8 February 2011


Innovating against ATM Crime - Developing a practice-based model and design-led approach to enhancing customer experience as well as improving customer security.

In 2012, Central Saint Martins (CSM) is offering a 4 year bursary supported by the college’s award winning Design Against Crime Research Centre (DACRC) and funded by LINK. 

LINK first worked with DACRC in 2011 when the company was involved in an industry sponsored design project with CSM’s BA Product Design students.  The brief was to come up with new and cost-effective solutions to tackle ATM crime.  The results were exciting and innovative, prompting LINK to consider the extension of this early research with a full time PhD into the subject.

The PhD student will consider how design and innovation may reduce ATM crime and improve the customer experience by addressing customer communication, design improvements within the wider built environment and the interaction design of ATM software. 

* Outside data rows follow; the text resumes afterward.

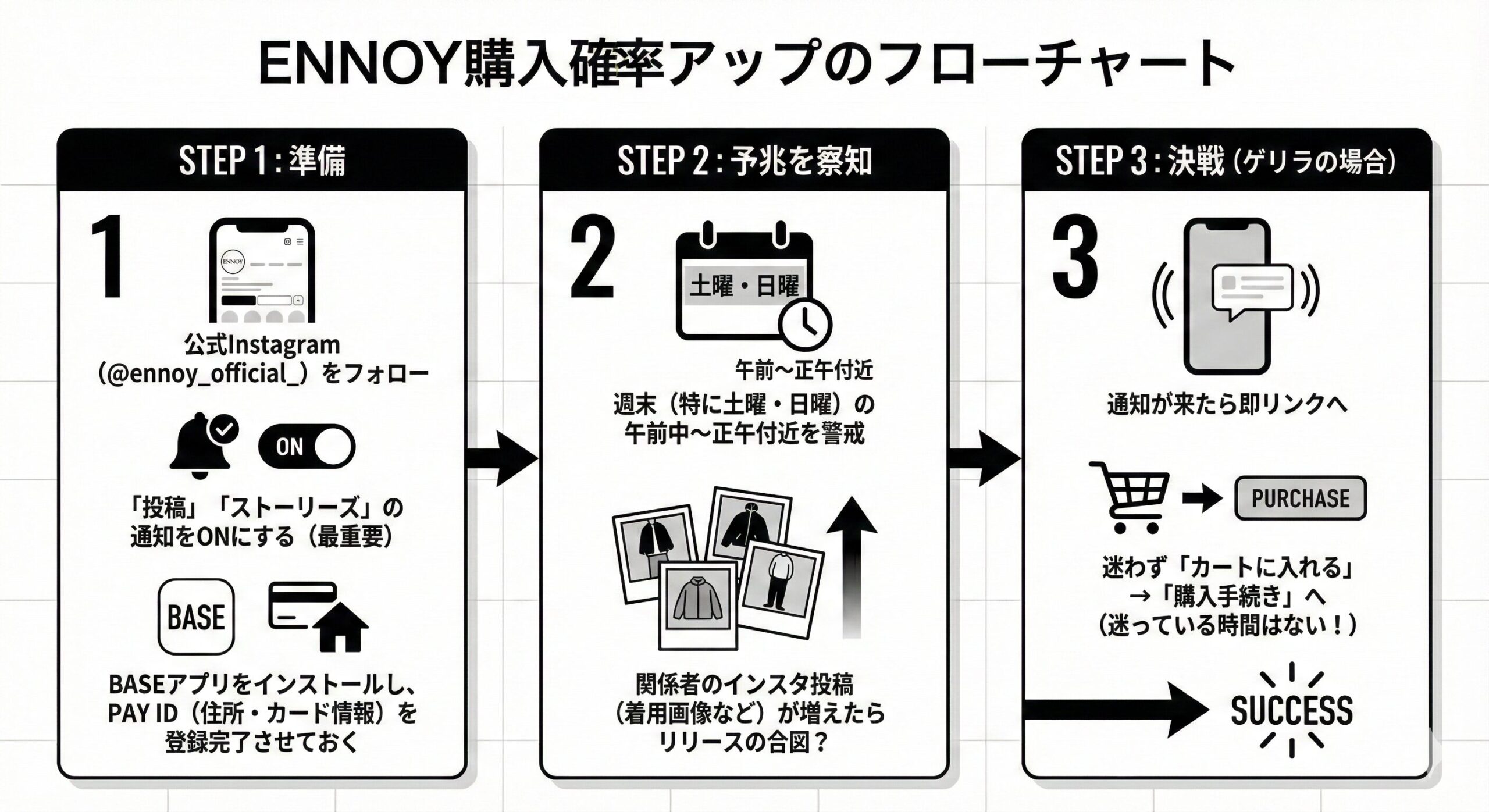 ENNOY購入確率アップのフローチャート

STEP 1：準備

1

ENNOY

公式Instagram（@ennoy_official_）をフォロー

ON

「投稿」「ストーリーズ」の通知をONにする（最重要）

BASE

BASEアプリをインストールし、PAY ID（住所・カード情報）を登録完了させておく

STEP 2：予兆を察知

2

土曜・日曜

午前〜正午付近

週末（特に土曜・日曜）の午前中〜正午付近を警戒

関係者のインスタ投稿（着用画像など）が増えたらリリースの合図？

STEP 3：決戦（ゲリラの場合）

3

通知が来たら即リンクへ

PURCHASE

迷わず「カートに入れる」→「購入手続き」へ（迷っている時間はない！）

SUCCESS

By situating the PhD at Central Saint Martins, part of University of the Arts London, the student will have access to multi-disciplinary expertise and facilities.   Academic advisors and an industry advisory group assembled by DACRC and LINK will include potential stakeholders such as the police, banks and local government.

The appointed candidate will have a strong design practice/strategy education with a good first degree and a post-graduate qualification.  Applicants are being sought both in the UK and EU.  The chance to work in one of the most creative establishments in the world situated in a brand new award winning building at King’s Cross will provide an exciting experience for the student and an invaluable contribution to the understanding and prevention of ATM crime for LINK and the wider financial services community.

John Howells, Chief Executive of LINK, said:

“LINK is delighted to support Central Saint Martins by sponsoring this unique PhD programme. This will enable us to bring together cash machine owners, the police, industry experts and academia in a way that has not been done before, enabling design-led improvements to help tackle cash machine fraud head-on.”

 Professor Lorraine Gamman, Director of the Design Against Crime Research Centre comment:

“Designers can make a difference to issues as complex as ATM crime because strong research combined with 'wonky' design thinking catalyses new ideas, services and solutions. This tends to be the type of design that has the potential to generate behaviour change in unexpected and innovative ways.”